Il G8 sardo non si è mai fatto. Ma stiamo ancora pagando milioni. Nella Legge di bilancio rispunta La Maddalena. Con uno stanziamento per le costose manutenzioni

La Manovra, approvata al Senato prima di Natale e che sarà discussa in tempi record nell’Aula di Montecitorio, prevede, tra i tanti articoli, proprio la “realizzazione di interventi urgenti di manutenzione straordinaria delle strutture che insistono sulle aree adibite a sedi per lo svolgimento del Vertice G8 nell’ex Arsenale della Marina militare a La Maddalena e nelle aree adiacenti all’interno del sito di interesse nazionale”.

UN CALVARIO. Su questo capitolo, il governo ha previsto una spesa di 3 milioni e mezzo di euro all’anno per il prossimo triennio. Al 2024, dunque, il costo complessivo ammonterà a 10 milioni e mezzo per gli ulteriori interventi finanziati. “L’ex arsenale della Maddalena è il monumento che più di ogni altro ricorda l’incapacità di portare a compimento un’opera pubblica”, attacca Raffale Trano, deputato de L’Alternativa e componente della commissione Bilancio alla Camera. Si tratta, infatti, dell’ennesimo capitolo di una storia di sperpero di risorse.

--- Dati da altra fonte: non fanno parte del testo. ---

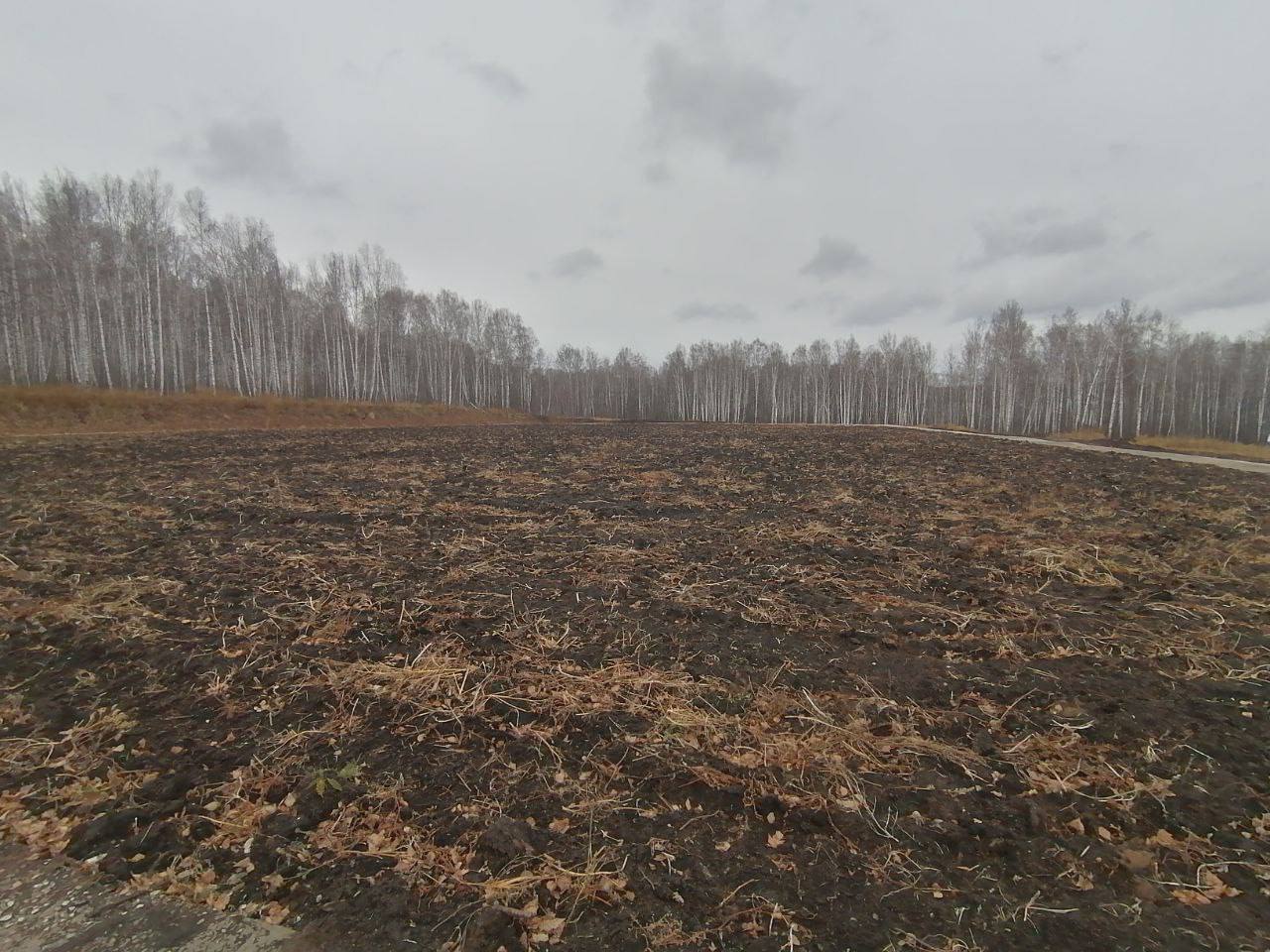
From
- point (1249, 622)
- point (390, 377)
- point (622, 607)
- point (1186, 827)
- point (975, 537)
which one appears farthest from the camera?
point (390, 377)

La storia è iniziata quando Berlusconi immaginò di organizzare il G8 del 2009 sulla Maddalena, con la sponda di Guido Bertolaso, investendo, secondo le cifre della Protezione civile, oltre 320 milioni di euro con lo scopo di accogliere i potenti della terra. Si prevedeva uno sfarzo d’altri tempi per quell’appuntamento che giungeva all’apice del berlusconismo. Erano gli anni del mito delle grandi opere, sotto il governo Berlusconi, appunto, e gli anni di Bertolaso a capo della Protezione civile.

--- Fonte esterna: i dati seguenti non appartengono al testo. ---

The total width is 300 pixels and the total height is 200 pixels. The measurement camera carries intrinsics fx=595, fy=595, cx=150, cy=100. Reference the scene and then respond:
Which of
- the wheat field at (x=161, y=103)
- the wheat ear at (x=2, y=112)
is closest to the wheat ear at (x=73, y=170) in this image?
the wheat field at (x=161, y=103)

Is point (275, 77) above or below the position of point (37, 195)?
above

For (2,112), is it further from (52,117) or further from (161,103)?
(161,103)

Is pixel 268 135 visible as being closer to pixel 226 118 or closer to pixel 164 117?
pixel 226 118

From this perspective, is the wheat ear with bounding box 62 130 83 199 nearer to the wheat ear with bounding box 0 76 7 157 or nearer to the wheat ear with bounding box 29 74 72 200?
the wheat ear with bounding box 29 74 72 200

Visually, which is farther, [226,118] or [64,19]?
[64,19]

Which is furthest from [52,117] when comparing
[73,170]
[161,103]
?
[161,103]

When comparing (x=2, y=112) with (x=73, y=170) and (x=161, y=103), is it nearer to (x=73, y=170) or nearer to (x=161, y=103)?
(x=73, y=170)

Poi, dopo il terremoto a L’Aquila, ci fu il colpo di scena e lo spostamento della sede del G8. Niente più trasferta sull’isola, ma un vertice tra le rovine del sisma in Abruzzo. Da allora per l’isola è iniziato un calvario, almeno stando per quanto riguarda quelle strutture. Adesso il leader di Forza Italia ambisce al Quirinale e l’ex numero uno del Dipartimento è commissario della Regione Lombardia per la campagna vaccinale, ma la cattedrale nel deserto resta lì, bisognosa di ulteriori stanziamenti. Certo, la Corte dei Conti ha assolto tutti, Berlusconi, Bertolaso e Borrelli, dall’ipotesi di reato di danno erariale.

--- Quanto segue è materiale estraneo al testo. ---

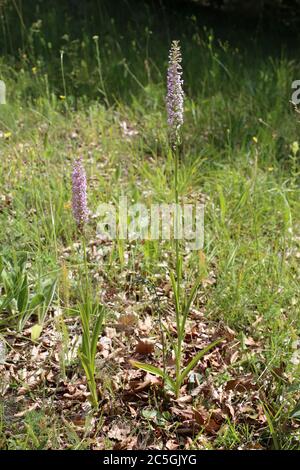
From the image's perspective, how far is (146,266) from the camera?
9.41ft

ED ECCO I MIGLIORI. Ma la vicenda non riguarda solo l’aspetto giuridico. “La sua è una storia travagliata – ricorda ancora Trano – fatta di procedure accelerate, fiumi di denaro pubblico, interessi privati. Ma soprattutto fatta di sprechi e inquinamento. Ed ecco come sperpera il denaro dei cittadini italiani il governo dei peggiori. Altro che Prima Repubblica. È – conclude il parlamentare – un pezzo di una Legge di Bilancio scandalosa”.

Del resto nelle pieghe della Manovra in dirittura d’arrivo senza dibattito parlamentare si nascondono mance di ogni risma. Come il milione di euro per la celebrazione, a cinquecento anni dalla morte, del pittore Pietro Vannucci, detto “Il Perugino”, nato in quella Città della Pieve che ha ospitato le vacanze natalizie (ma è solo un caso!)del premier Mario Draghi.